Wallet? Check. Sunscreen? Check. Phone and charger? Check.
When getting ready to head out for a full day in the sun, all those things can be important, but it’s also important to have a plan for water intake. A water bottle is a good start, but will it keep you hydrated all day? If you’re going to a music festival, will they let you in with a bottle? Do they have refilling stations or should you bring extra money for bottled water at the event?
When it comes to staying hydrated while out in the heat, Alexis Tingan, MD, a primary care sports medicine fellow, says a little common sense goes a long way.
“Simply checking the weather before heading out to an all-day event is a good preventative start to the day,” he said. “You should be particularly focused on staying well hydrated on days that are predicted to be very hot and humid.”
Tingan says a good day out in the elements should also starts with a healthy breakfast. Each day, we receive about 20 percent of our hydration through the food we eat, so it’s important to think carefully about diet. He says a meal of grains and fruits is a great start. Fruits are an excellent source of hydration.
Just how much water does one need? There’s no one answer because it depends on many factors. Heat and humidity need to be taken into consideration since sweat is a major cause of fluid loss and people with more body mass simply need more water than others with less. Diets also matter because of the fact stated above, up to 20 percent of our daily water intake can come from our food.
Tingan says the Institute of Medicine recommends 13 cups of water a day for men and nine cups for women. After taking into account water gained from eating throughout the day, he suggests the old recommendation of eight cups per day is not a bad rule of thumb. However, hotter days, and the sweating they bring, mean more water may be needed.
Age is also a concern when talking about proper hydration. The sensation of thirst dulls as we age and our kidneys and bladders are not as strong as they once were.
Those heading to the Made in America Music Festival next month should keep an eye on alcohol intake. Tingan said the alcohol suppresses a hormone which helps the body to retain water. Moderation is key to make sure retaining water is being retained.
“The best advice is to consume water with alcohol,” Tingan said. “For every alcoholic drink out in the heat and humidity, drink a glass of water to stay well hydrated.”
Detecting hydration should come as natural. Thirst is the first sign that a body needs more water. That’s easy, drink more water. If thirst is ignored, one may feel a slight headache, sluggish, and urine will appear a dark yellowish color. Tingan says for mild cases of dehydration, some water and time in the shade is all that’s needed.
However, if it progresses, confusion, altered mental state, or vomiting can ensue – which is a sign that medical help is needed right away.

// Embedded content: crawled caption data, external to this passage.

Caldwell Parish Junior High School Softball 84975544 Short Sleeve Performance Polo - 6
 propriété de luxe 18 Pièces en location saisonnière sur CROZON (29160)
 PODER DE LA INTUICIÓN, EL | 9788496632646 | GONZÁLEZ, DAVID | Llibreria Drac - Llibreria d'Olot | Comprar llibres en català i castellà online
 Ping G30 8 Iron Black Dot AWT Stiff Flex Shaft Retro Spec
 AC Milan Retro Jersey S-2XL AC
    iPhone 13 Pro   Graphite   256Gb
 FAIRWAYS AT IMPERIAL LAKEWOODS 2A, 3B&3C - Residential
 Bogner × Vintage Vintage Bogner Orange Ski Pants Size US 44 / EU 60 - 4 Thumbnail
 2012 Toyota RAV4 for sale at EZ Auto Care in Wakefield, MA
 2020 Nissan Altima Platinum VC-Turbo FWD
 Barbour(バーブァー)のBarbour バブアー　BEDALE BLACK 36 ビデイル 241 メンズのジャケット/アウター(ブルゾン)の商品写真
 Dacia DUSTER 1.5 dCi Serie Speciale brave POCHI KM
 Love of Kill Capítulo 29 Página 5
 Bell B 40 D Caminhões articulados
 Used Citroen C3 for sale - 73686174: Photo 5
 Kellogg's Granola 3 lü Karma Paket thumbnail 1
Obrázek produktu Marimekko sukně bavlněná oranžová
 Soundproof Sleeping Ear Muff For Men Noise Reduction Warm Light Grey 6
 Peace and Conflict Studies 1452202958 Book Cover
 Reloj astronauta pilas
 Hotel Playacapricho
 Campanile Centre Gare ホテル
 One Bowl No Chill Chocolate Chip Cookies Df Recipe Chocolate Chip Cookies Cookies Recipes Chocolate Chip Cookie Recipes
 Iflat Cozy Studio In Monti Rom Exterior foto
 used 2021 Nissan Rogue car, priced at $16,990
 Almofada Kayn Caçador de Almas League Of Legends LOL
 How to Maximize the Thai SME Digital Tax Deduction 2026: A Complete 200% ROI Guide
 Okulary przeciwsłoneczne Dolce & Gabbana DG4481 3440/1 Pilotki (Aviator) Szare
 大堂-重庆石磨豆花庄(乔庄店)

“The bottom line is that it never hurts to seek medical help if you think someone may need it because of dehydration,” Tingan said.
A new study cautions against over-hydration as well, warning athletes to not force themselves to drink water when they aren’t thirsty. In fact, the New York Times reports, drinking too much water can cause serious problems of its own. In extreme cases, chugging enormous amounts of water can be fatal. At least four high school football players have died this way since 2008, the report said. Like Tingan, the article suggests to use common sense when gauging when and how much water one should be drinking.
For the two big outdoor events coming up in Philadelphia, the Made in America festival and Pope Francis’ visit, planning is key. Made in America will have free filtered water stations throughout, but remember to take advantage, especially if alcohol enters the picture (the event is sponsored by Budweiser after all).
The papal mass on Sept. 29 will also have free water stations throughout, according to the Philadelphia Inquirer. The newspaper also reports that water bottles are expected to be allowed into the secure area was well.